Elena terdiam. Dia tidak bisa menyangkal. Memang ada kepuasan tersendiri saat melihat lawan bisnis bertekuk lutut.
Itu adalah candu bagi Elena.
"Mungkin," aku Elena akhirnya. "Mungkin kita berdua memang monster."
"Kalau begitu kita pasangan yang cocok," Kairo menarik Elena berhenti berputar.
Musik berakhir. Tepuk tangan sopan terdengar dari beberapa tamu lounge.
Tapi Kairo tidak melepaskan pelukannya. Dia masih berdiri di tengah lantai dansa, memeluk pinggang Elena erat-erat, seolah takut wanita itu akan berubah jadi busa sabun.
Elena meletakkan tangannya di dada Kairo, mendorong pelan. "Musik sudah selesai, Kairo. Lepaskan. Orang-orang melihat."
"Biar mereka iri," kata Kairo acuh tak acuh.
Dia menundukkan wajahnya lagi, kali ini sangat dekat, bibirnya hampir menyentuh telinga Elena.
"Dengar baik-baik," bisik Kairo. Suaranya rendah, serak, dan penuh dengan nada kepemilikan yang mutlak.
Elena menahan napas, menunggu apa yang akan dikatakan pria gila ini.
"Aku tidak peduli kau siapa," bisik Kairo, setiap katanya menekan ke dalam kesadaran Elena.
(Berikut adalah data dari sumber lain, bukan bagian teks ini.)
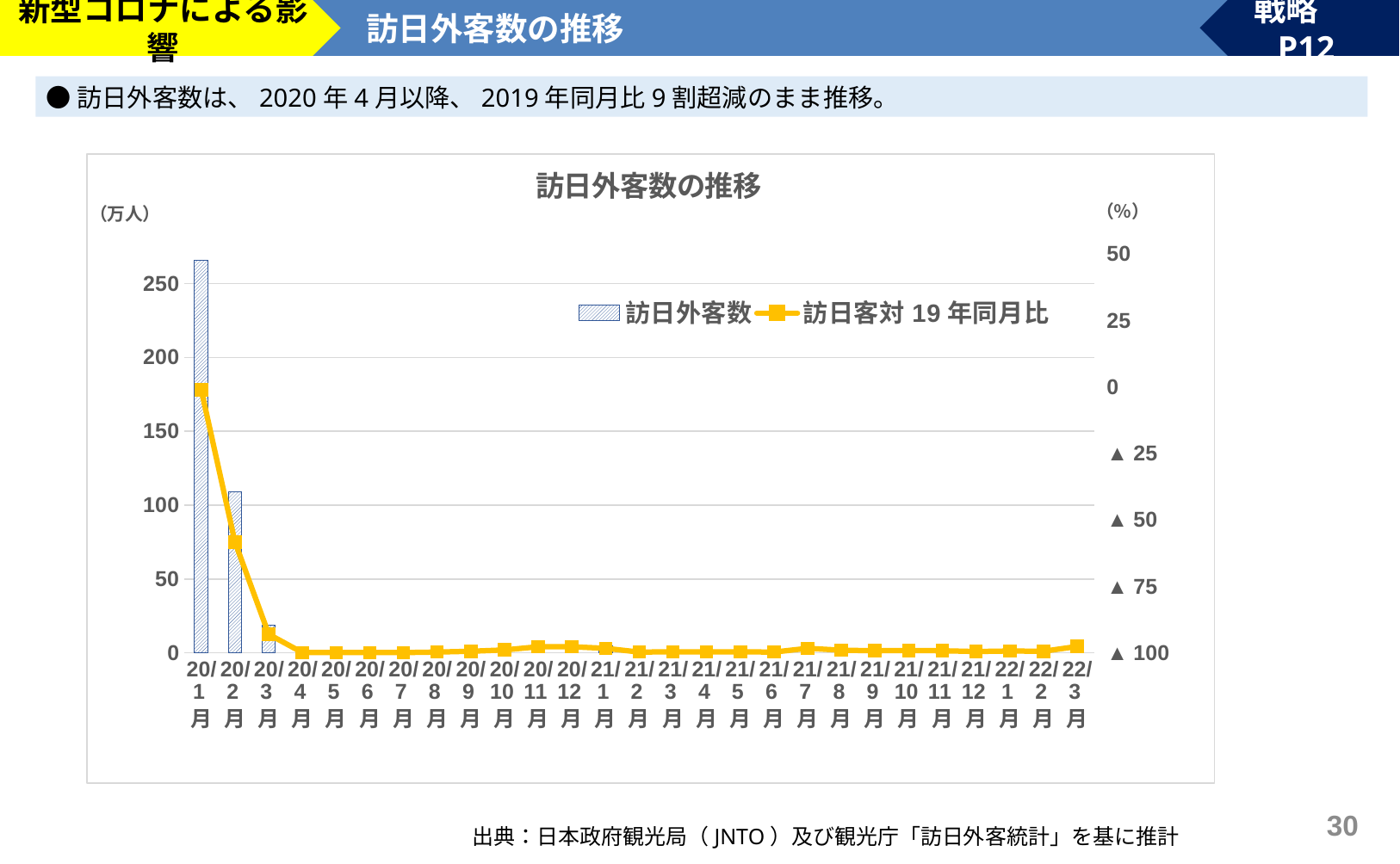
Is the 訪日外客数 bar for 20/1月 greater or less than 250? greater What unit is shown on the left vertical axis? 万人 What are the two series named in the legend? 訪日外客数 and 訪日客対19年同月比 Is the 訪日外客数 bar for 20/2月 greater or less than 150? less How many months (categories) are shown on the x axis? 27 Which is larger, the 訪日外客数 bar for 20/1月 or for 20/2月? 20/1月 What kind of chart is shown on the slide? A combined bar and line chart Does the 訪日客対19年同月比 line rise or fall from 20/1月 to 20/4月? It falls Is the 訪日外客数 bar for 20/3月 greater or less than 50? less Which month has the highest bar for 訪日外客数? 20/1月 How many series does the legend list? 2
"Aku tidak peduli apakah kau Sora yang bangkit dari kubur, atau roh jahat yang merasuki tubuh istriku, atau mata-mata saingan bisnisku sekalipun."
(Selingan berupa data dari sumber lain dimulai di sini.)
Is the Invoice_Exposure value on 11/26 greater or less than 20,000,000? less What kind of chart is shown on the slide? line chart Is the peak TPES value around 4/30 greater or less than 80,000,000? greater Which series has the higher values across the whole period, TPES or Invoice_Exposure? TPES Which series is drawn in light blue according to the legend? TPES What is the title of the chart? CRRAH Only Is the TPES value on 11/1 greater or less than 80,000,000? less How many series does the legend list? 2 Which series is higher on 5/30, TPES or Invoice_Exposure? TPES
Tangan Kairo di pinggang Elena mengerat, posesif.
"Kau berguna. Kau cerdas. Dan kau berbahaya. Itu kombinasi yang langka."
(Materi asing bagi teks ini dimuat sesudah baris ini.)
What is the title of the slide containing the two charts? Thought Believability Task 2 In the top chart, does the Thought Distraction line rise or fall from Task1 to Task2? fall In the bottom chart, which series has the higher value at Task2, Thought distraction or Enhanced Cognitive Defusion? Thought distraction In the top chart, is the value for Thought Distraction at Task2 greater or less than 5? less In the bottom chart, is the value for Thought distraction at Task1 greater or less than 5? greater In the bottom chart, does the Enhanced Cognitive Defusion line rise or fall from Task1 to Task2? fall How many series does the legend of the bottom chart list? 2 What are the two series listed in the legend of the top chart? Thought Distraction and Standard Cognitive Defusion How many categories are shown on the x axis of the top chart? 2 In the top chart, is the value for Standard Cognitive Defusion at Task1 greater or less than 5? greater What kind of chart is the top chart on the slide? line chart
Kairo menarik wajahnya kembali agar bisa menatap mata Elena untuk terakhir kalinya malam itu. Tatapannya gelap, lapar, dan tidak menerima penolakan.
"Mulai detik ini, kau asetku. Aset paling berharga di Diwantara Group. Dan aku tidak pernah... tidak pernah melepaskan asetku."
Elena menatap balik, merasakan desiran aneh di perutnya. Itu bukan rasa takut. Itu rasa tertantang.
"Aset bisa depresiasi (turun harga), Kairo," balas Elena berani.
"Bukan aset yang ini," Kairo menyeringai, lalu melepaskan pelukannya tiba-tiba, membuat Elena sedikit terhuyung.
Pria itu merogoh saku jasnya. Mengeluarkan sebuah kunci kartu magnetik. Kunci apartemen Kuningan.
Dia menyelipkan kartu itu ke belahan kerah tinggi qipao Elena, tepat di atas dadanya. Gerakan yang kurang ajar, tapi dilakukan dengan elegan.
"Ambil kuncimu. Anggap itu kandang barumu. Tapi ingat..."
Kairo berbalik badan, berjalan menjauh sambil membetulkan jasnya.
"...tali kekangnya masih ada di tanganku."